Rapid deposition at the edge of a channel may deposit a raised bank, called a natural levee (French levée). Levees are responsible for negative feedback, because they hinder further flooding. Humans living on floodplains have typically exploited levees by reinforcing them and raising them higher to prevent flooding. However, under natural conditions, periodic flooding events distribute fine-grained sediment across floodplains, gradually raising them and contributing to their agricultural fertility. Construction of artificial levees locally reduces the frequency of flooding, and delivers more sediment downstream, where it may lead to new problems including obstruction of channels used for navigation, and increased flooding risk.
Flood risk may be assessed by examining hydrographs over decades or centuries, if data are available. A recurrence interval is the average period of time between two floods of the same magnitude. These intervals are determined by plotting the frequency of past floods using data gathered from the gauging stations over decades or longer. Sometimes, it may be possible to collect data from floodplain sediments that also help to determine flood risk.
Particular sizes of flood are characterized by their recurrence interval. For, example, a 50-year flood is one of a size that recurs on average every 50 years. In other words, there is a 2% chance that such a flood will occur in any given year. Note that because of the unpredictability of discharge, these estimates are averages. The actual intervals beteween "50-year" floods may be much shorter, or much longer.
River mouths
When a river enters the sea, the velocity of channel flow decreases further, and flow may be modified by the action of waves and tides. Distinct depositional landforms called deltas and estuaries are developed. Because of the importance of the sea to their formation, these features are discussed in the chapter on seas and oceans.

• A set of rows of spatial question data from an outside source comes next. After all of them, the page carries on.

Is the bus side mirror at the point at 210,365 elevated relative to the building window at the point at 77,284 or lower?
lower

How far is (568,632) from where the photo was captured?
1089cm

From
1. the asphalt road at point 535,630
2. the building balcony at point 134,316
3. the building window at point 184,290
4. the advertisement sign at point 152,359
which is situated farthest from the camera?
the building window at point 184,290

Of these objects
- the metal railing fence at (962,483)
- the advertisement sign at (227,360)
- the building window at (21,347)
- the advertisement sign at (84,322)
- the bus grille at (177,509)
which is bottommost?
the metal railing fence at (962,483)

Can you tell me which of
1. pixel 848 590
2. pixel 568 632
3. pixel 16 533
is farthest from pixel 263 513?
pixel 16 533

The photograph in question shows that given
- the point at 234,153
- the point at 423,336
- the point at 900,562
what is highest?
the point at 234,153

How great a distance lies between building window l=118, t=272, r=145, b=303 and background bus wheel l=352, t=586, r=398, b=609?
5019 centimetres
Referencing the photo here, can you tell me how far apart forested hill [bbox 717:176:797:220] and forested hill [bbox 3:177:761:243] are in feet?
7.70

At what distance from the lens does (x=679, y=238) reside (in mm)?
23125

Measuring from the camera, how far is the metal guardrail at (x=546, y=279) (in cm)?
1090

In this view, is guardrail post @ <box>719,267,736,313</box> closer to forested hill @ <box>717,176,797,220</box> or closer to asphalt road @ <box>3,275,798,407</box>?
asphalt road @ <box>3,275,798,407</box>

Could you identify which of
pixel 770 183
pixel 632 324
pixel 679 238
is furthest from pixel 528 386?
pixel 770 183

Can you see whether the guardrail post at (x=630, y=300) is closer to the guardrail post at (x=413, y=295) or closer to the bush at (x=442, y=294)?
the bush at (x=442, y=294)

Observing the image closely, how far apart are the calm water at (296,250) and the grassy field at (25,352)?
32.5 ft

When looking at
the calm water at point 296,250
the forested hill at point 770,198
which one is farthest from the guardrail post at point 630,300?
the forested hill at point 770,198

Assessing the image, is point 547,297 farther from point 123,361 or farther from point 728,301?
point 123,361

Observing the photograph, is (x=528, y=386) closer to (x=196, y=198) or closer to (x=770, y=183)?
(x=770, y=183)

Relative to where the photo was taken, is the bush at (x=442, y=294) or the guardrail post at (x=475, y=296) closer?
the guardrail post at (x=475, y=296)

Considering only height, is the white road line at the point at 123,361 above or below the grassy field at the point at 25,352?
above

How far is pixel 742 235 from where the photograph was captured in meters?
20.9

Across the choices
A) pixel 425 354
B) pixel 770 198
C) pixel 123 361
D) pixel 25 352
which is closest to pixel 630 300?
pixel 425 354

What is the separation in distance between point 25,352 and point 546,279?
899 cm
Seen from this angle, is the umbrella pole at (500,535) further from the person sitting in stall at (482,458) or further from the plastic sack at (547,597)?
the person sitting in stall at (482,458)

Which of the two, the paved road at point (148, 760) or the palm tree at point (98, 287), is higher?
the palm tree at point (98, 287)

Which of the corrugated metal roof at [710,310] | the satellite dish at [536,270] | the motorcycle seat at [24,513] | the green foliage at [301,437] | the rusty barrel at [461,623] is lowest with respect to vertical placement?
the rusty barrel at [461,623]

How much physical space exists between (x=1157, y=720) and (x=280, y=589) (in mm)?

Effects of base-level changes
Rivers erode laterally and by downcutting. Downcutting occurs particularly when sea-level falls (base level change), when the land surface is lifted (for example when isostatic rebound occurs following the melting of glaciers), when an obstacle is removed, or when discharge increases. Conversely, if sea-level rises, the land subsides, discharge decreases, or when a river is blocked by an obstacle, then sedimentation and/or lateral erosion are favoured. Changes in the history of a river system may leave their mark in the landscape.
Terraces
Rivers that have been affected by repeated periods periods of lateral erosion or sedimentation that have alternated with of downcutting show valleys with river terraces: flat areas part-way up the valley sides. Each terrace represents a pause in downcutting when the river has widenened its valley and floodplain. Renewed downcutting leaves parts of the abandoned floodplain on the valley sides.
Incised meanders
When the base-level of a river falls dramatically relative to the valley floor, a river that has evolved into a laterally-eroding, meandering system may suddenly start downcutting again. Meanders that existed in the previous life of the river may become incised into the landscape by downcutting. In this way, meandering rivers may be preserved at the bottom of steep-sided or terraced valleys.
Superimposed drainage
The process of incision may produce a river channel that appears to have no relation to the bedrock features it flows through. For example, the Susquehanna River in Pennsylvania, U.S.A., shows a gently meandering shape typical of mature low-gradient rivers in broad floodplains, yet it cuts right through the "valley and ridge" province of the Appalachian mountains, formed of tilted and folded layers of erosion-resistant rock. The channel was presumably developed when the river flowed in a floodplain developed on flat-lying layers of younger rock like the present-day Mississippi system. Those younger layers have been removed by erosion, and downcutting has preserved a channel shape that is unrelated to the rocks through which it flows. Some smaller, younger tributaries of the Susquehanna do follow the geological structure; they presumably developed after the downcutting process.
Lakes
A lake is a standing body of water filling a depression on land.
Origin of lakes
Some sort of obstacle to flow is typically present to help produce a lake. For example:
- Glaciers leave many erosional and depositional features that can obstruct water flow;
- Volcanic activity forms craters and blocks rivers with lava dams;
- Tectonic movements produce faults and deep rift valleys that may trap water in lakes;
- Humans erect dams to provide irrigation water and generate power.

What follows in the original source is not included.